Era visível a importância do papel do juiz nessa concepção de processo. As críticas advindas do papel de "super-parte" do juiz e da impossibilidade de uma relação jurídica entre as partes foram suficientes para a superação desse entendimento de processo.

Elio Fazzalari foi o responsável pela renovação do conceito de procedimento no Direito Processual (GONÇALVES, 1992, p. 105). Segundo Fazzalari, o processo é espécie do gênero procedimento 4, e o que irá distingui-los é a presença do contraditório. Importante definir o conceito de procedimento e de processo na Teoria Fazzalariana.

"O procedimento, como atividade preparatória do provimento 5, possuiu sua específica estrutura constituída da seqüência de normas, atos e posições subjetivas, em uma determinada conexão, em que o cumprimento de uma norma da seqüência é pressuposto da incidência de outra norma e da validade do ato nela previsto" (GONÇALVES, 1992, p. 112).

Informações apresentadas:
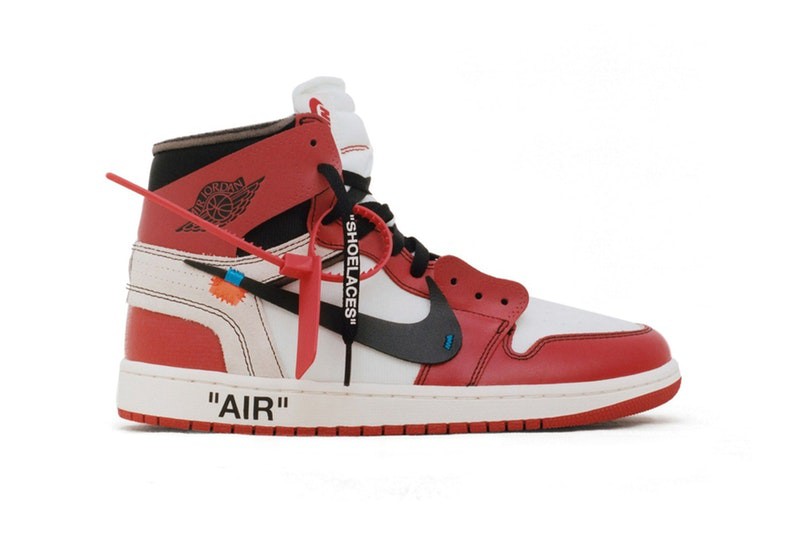 Nhóm thanh niên đi trấn lột giày Air Jordan nghìn đô, đến khi đem bán thì phát hiện ra hàng nhái giá bằng một phần mười-2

O que fazer:
(1) Resuma em duas frases o texto sobre processo e procedimento.
(2) Dê prosseguimento ao texto sobre processo e procedimento, escrevendo o que viria logo após a citação final.
A listagem constitui material à parte, independente do texto.

Resultados por tarefa:
(1) As críticas ao papel de "super-parte" do juiz e à impossibilidade de uma relação jurídica entre as partes bastaram para superar aquela concepção de processo. Elio Fazzalari renovou o conceito de procedimento no Direito Processual, entendendo o processo como espécie do gênero procedimento, do qual se distingue pela presença do contraditório.

(2)
Ao passo que o processo é o procedimento realizado em contraditório entre as partes, que participarão na construção do provimento final. "A estrutura dialética do procedimento, isto é, justamente, o contraditório" (FAZZALARI, 2006, p. 119-120), que define o processo. Essa estrutura dialética consiste

"na participação dos destinatários dos efeitos do ato final em sua fase preparatória; na simétrica paridade das suas posições; na mútua implicação das suas atividades (destinadas, respectivamente, a promover e impedir a emanação do provimento); na relevância das Page 235 mesmas para o autor do provimento; de modo que cada contraditor possa exercitar um conjunto - conspícuo ou modesto, não importa - de escolhas, de reações,de controles, e deva sofrer os controles e as reações dos outros, e que o autor do ato deva prestar contas dos resultados" (GONÇALVES, 1992, p. 112).

A contribuição de Fazzalari 6 ao Direito Processual e...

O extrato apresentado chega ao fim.